EXCERPT:
═══

There are a ton of grooming videos on you tube. I like Jodi Murphy. I think she also recommends what to buy. I have her havanese grooming DVD. I groom all my guys&#8230;not very well

http://www.youtube.com/results?search_query=jodi murphy havanese&sm=3


----------



## sandypaws (Aug 8, 2012)

momtothree said:


> I was wondering how hard is it to groom your own dogs? I have 3 and with the weather being bad I can't seem to keep them on their grooming schedule.
> 
> What clippers etc would I need to get?
> 
> ...


I, too, have problems with my hands. Arthritis in my thumb which also gives me pain in my wrist and have had surgery on both wrists for carpal tunnel syndrome, as well as surgery on two fingers on each hand for trigger fingers. I currently have another trigger finger that will need surgery eventually, but will settle for my second cortisone injection for now. I do find it difficult to hold clippers at times, as they seem quite awkward to me. Combing and brushing don't seem to be a problem. As you said, though, some days are better than others. I also don't take any meds other than an occasional Advil or two. Good luck with your decision.


----------



## momtothree (May 19, 2013)

RitaandRiley said:


> I suggested going to Petco/PetSmart to watch because I think it's different to see the grooming done "live". The videos tend to have dogs that stand perfectly still and sometimes are edited which can make it look easier. I bought Kenchii Scorpion scissors because I came across a good deal on them on Amazon. They seem fine, they are nice and sharp. I don't think it's necessary to spend as much as I did, but I get carried away with my little guy. I'm gonna have to check out those combs and the hydrating butter, too!


I tend to overbuy too. I will check out those scissors. Thanks.


----------



## momtothree (May 19, 2013)

lfung5 said:


> There are a ton of grooming videos on you tube. I like Jodi Murphy. I think she also recommends what to buy. I have her havanese grooming DVD. I groom all my guys&#8230;not very well
> 
> http://www.youtube.com/results?search_query=jodi murphy havanese&sm=3


I have been watching videos, I will check these out thanks. My way of thinking even a bad haircut is better than no haircut and it will grow back.


----------



## momtothree (May 19, 2013)

sandypaws said:


> I, too, have problems with my hands. Arthritis in my thumb which also gives me pain in my wrist and have had surgery on both wrists for carpal tunnel syndrome, as well as surgery on two fingers on each hand for trigger fingers. I currently have another trigger finger that will need surgery eventually, but will settle for my second cortisone injection for now. I do find it difficult to hold clippers at times, as they seem quite awkward to me. Combing and brushing don't seem to be a problem. As you said, though, some days are better than others. I also don't take any meds other than an occasional Advil or two. Good luck with your decision.


Some days even combing and brushing is painful. I also have carpal tunnel. I don't take arthritis meds very often they hurt my stomach.
I just hate to spend a bunch of money on grooming tools and then not be able to use them. On the other hand I can't stand seeing them all grown out and needing a hair cut either


----------



## maya1 (Feb 17, 2011)

═══

PROVIDED DATA:

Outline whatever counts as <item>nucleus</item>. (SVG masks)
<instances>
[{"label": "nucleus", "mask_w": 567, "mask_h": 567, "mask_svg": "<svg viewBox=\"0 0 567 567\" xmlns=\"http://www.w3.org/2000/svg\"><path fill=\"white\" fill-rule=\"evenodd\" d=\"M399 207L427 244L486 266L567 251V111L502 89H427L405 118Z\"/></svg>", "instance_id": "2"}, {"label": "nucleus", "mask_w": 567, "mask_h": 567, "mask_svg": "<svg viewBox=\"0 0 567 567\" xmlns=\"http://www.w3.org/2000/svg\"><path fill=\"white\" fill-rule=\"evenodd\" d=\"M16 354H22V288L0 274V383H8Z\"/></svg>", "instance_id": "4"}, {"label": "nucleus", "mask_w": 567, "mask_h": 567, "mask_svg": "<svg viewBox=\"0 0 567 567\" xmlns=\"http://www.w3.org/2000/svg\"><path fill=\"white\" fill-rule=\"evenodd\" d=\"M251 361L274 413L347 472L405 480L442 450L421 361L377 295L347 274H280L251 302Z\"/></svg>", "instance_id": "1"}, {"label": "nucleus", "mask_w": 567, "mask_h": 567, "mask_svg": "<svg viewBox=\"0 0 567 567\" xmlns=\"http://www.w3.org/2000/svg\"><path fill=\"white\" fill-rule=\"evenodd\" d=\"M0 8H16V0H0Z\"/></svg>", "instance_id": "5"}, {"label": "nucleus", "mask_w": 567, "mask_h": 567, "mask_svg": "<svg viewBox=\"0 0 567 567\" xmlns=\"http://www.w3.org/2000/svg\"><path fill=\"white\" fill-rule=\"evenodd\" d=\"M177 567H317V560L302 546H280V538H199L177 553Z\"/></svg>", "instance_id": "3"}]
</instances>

═══

ACTIVITY 1:
Using the dog-grooming thread, decide whether each statement agrees with it: (a) sandypaws finds combing and brushing hard to manage; (b) RitaandRiley got the Kenchii Scorpion scissors on Amazon; (c) momtothree seldom takes arthritis medication. Answer yes or no for each, and quote the words from the thread that decide it.
ACTIVITY 2:
According to the dog-grooming thread, why did RitaandRiley suggest going to Petco/PetSmart to watch grooming instead of relying on videos? Answer in one to three sentences.
ACTIVITY 3:
Quote the dog-grooming thread from "Some days even" down to "(Feb 17, 2011)".

FINAL ANSWER 1:
(a) No: "Combing and brushing don't seem to be a problem."
(b) Yes: "I bought Kenchii Scorpion scissors because I came across a good deal on them on Amazon."
(c) Yes: "I don't take arthritis meds very often they hurt my stomach."

FINAL ANSWER 2:
RitaandRiley thinks it is different to see grooming done live. The videos tend to show dogs that stand perfectly still, and they are sometimes edited, which can make grooming look easier than it is.

FINAL ANSWER 3:
Some days even combing and brushing is painful. I also have carpal tunnel. I don't take arthritis meds very often they hurt my stomach.
I just hate to spend a bunch of money on grooming tools and then not be able to use them. On the other hand I can't stand seeing them all grown out and needing a hair cut either


----------



## maya1 (Feb 17, 2011)